*RECORDS FOR PROCESSING:*
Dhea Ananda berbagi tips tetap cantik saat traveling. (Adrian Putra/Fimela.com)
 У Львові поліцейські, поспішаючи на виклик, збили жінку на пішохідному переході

--

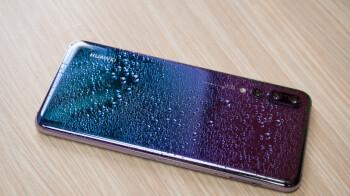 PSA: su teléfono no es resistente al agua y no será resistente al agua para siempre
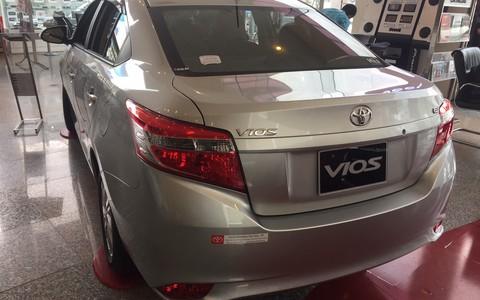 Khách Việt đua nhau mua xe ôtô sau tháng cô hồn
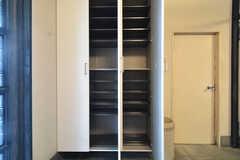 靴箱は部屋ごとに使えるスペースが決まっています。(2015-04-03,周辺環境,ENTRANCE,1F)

*WHAT YOU WILL DO:* Copy the entries above exactly, but only from the line holding "Dhea Ananda berbagi" through the line holding "У Львові поліцейські, поспішаючи", both included.

*ANSWER SECTION:*
Dhea Ananda berbagi tips tetap cantik saat traveling. (Adrian Putra/Fimela.com)
 У Львові поліцейські, поспішаючи на виклик, збили жінку на пішохідному переході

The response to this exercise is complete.